Sampling spores and microorganisms in the stratosphere

Spores are the survival and dissemination units of fungi. Many are designed for optimal airborne dispersal while maintaining long-term survival. Depending on the chemical and structural nature of their walls, they are highly resistant to extreme temperatures and UV radiation. For example, Botrytis cinerea conidia stored dry at -80°C are still able to germinate after more than 20 years in storage. Given their anemochorous nature and resistance to abiotic factors, it would therefore be possible for spores of pathogenic fungi to be aeroported through the stratosphere. However, little is known about the spread of pathogenic fungi in high-altitude airspace.

 

In order to investigate the presence of fungal spores in the stratosphere and explore the diversity of viable and non-cultivable fungi, we designed a low-cost sampling device capable of sampling particles in the stratosphere. It consists in a sealed polystyrene box with two ports on the top and bottom sides, allowing air circulation. A rotating arm sampler spins in the resulting airflow, with four sticks coated with petroleum jelly. The opening of the ports is controlled by mobile covers driven by servomotors, managed by an Arduino Uno microcontroller connected to a high-pressure pressure sensor. Moreover, an on-board radiosonde continuously transmits GPS position, relative humidity, and temperature data. An internal camera captures the opening, closing, and sampling processes during the desired altitude segment.

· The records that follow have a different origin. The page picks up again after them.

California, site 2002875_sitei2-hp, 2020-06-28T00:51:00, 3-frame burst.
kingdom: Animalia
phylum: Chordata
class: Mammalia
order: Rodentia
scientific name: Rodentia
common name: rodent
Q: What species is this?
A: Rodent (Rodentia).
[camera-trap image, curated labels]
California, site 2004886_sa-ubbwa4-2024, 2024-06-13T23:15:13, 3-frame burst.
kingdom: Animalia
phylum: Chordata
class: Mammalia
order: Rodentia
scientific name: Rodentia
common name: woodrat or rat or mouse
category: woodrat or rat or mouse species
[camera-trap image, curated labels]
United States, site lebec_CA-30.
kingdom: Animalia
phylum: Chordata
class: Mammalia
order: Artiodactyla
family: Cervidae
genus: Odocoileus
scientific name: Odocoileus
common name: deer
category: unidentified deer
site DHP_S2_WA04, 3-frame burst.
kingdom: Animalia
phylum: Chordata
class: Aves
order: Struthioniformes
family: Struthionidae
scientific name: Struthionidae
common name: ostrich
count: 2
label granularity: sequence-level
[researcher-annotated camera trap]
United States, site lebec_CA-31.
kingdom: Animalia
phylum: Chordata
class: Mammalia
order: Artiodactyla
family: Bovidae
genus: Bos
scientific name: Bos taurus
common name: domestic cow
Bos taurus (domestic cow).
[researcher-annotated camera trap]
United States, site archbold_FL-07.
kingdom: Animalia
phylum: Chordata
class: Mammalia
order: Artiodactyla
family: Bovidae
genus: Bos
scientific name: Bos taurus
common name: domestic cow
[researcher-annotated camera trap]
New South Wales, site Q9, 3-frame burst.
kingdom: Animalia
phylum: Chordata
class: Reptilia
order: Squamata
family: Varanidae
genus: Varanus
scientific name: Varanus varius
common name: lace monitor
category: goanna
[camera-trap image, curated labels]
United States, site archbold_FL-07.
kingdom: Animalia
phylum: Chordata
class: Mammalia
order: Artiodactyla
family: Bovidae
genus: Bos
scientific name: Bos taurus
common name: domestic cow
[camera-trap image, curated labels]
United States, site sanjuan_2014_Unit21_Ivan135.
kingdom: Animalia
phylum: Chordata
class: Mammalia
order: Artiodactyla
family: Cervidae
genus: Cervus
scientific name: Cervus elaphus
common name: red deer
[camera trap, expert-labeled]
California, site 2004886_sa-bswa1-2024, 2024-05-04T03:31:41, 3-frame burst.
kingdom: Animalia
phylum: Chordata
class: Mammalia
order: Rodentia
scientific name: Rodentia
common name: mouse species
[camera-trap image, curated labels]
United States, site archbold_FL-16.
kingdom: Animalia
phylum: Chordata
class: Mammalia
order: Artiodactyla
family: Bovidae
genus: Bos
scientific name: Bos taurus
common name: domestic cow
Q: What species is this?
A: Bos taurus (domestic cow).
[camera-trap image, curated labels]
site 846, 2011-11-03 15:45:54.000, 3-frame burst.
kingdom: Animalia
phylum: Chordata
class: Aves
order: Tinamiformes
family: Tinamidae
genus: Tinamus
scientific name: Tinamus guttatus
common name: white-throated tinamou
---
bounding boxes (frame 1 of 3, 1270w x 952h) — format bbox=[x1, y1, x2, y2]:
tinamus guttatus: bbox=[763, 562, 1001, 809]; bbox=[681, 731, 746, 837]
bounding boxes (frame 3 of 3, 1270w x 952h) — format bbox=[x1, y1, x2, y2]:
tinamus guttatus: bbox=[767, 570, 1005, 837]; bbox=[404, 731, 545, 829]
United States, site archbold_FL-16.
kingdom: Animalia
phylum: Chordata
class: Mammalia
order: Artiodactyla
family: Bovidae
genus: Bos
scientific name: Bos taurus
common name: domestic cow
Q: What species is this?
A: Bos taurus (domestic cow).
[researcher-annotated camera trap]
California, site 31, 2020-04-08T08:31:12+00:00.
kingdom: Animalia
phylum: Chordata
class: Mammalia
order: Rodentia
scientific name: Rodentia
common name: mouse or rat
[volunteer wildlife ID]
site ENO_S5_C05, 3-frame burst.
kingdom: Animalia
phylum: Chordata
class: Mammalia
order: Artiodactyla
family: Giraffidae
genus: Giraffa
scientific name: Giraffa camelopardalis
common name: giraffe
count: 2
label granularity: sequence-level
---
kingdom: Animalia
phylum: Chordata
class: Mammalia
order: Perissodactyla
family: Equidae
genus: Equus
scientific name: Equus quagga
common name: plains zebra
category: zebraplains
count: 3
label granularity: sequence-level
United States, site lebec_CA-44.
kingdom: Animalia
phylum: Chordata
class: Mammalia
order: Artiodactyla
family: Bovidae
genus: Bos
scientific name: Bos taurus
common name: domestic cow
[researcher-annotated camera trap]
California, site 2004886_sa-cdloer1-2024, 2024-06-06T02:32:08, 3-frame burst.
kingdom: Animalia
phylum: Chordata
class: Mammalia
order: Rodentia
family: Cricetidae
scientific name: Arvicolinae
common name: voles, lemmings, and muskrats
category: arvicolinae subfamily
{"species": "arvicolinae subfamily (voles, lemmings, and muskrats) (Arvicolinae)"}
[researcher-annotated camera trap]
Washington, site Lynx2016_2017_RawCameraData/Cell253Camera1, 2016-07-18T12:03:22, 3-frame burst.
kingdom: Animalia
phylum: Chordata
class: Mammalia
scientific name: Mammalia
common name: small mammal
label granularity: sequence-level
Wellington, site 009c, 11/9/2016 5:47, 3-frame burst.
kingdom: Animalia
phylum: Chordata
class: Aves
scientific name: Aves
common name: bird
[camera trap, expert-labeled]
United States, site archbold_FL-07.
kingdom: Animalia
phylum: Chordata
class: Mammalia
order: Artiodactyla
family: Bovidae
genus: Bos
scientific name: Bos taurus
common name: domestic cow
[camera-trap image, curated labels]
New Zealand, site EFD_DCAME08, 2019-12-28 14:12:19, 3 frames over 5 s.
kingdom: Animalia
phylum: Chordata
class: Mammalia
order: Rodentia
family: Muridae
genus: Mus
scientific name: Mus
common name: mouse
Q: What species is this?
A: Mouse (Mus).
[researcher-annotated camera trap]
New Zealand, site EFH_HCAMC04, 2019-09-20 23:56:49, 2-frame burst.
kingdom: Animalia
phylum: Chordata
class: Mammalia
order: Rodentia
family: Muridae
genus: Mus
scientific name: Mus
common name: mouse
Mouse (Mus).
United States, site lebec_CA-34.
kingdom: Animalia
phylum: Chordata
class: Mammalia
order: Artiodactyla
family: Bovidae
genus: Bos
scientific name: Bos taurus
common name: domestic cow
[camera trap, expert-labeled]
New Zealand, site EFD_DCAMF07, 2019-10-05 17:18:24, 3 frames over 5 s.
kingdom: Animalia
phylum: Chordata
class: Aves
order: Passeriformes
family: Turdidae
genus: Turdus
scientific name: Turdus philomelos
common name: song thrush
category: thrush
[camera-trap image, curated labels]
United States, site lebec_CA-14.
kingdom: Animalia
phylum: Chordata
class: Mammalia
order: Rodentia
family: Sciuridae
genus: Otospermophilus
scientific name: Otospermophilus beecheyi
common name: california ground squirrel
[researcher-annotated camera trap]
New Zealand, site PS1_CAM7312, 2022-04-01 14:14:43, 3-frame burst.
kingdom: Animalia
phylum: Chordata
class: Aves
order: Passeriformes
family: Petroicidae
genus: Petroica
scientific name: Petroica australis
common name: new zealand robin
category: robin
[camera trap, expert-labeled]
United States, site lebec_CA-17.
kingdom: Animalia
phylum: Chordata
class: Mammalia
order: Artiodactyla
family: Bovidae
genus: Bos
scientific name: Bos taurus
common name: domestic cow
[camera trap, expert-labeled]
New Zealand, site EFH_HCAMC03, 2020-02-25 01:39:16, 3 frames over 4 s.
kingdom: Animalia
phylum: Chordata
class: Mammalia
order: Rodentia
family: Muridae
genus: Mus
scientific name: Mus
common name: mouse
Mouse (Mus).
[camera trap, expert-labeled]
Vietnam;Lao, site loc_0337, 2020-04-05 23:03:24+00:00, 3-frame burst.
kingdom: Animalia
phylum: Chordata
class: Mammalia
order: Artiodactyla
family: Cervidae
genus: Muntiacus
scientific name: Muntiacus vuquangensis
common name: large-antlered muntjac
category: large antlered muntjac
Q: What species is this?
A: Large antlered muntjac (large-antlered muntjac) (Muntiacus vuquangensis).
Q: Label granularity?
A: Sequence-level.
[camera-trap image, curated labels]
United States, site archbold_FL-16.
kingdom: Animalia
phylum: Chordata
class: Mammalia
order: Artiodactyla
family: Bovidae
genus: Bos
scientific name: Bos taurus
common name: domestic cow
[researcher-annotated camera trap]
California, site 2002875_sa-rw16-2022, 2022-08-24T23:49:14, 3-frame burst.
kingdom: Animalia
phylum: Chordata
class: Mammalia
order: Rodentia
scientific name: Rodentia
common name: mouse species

Additionally, a control box, that never opens during flight,  monitors potential contamination below the stratosphere.

 

Both the measurement and control boxes are sterilized under UV-C, sealed and attached to a meteorologic radiosonding balloon. Upon reaching an altitude of 12,000 meters, the covers open, and airborne particles are collected. Once the balloon bursts (at around 35,000 m; -63°C), a parachute deploys during the descent, and the cover closes at 12,000 meters.  The prompt recovery of the sample at landing is assisted by a specifically dedicated mobile app, that extrapolates the descent trajectory and guides the crew to the expected landing location.

 

Five test flights between October 2023 and June 2024 up to 35,000 meters altitude, allowed us to optimize and validate the device, the sampling conditions, and the sample recovery procedures and analysis. The collected samples were both cultured on fungal medium and prepared for deep DNA sequencing. The control box remained sterile, confirming the absence of contamination. Furthermore, several species of cultivable fungi were identified in the sample, demonstrating the viability of spores despite low pressure and temperature, while the DNA sequencing revealed the presence of many species, including exotic ones.

 

This setup opens the way to routine monitoring of stratospheric airborne fungi spores and other biological aerosols, in view of a better understanding of their dispersal and survival.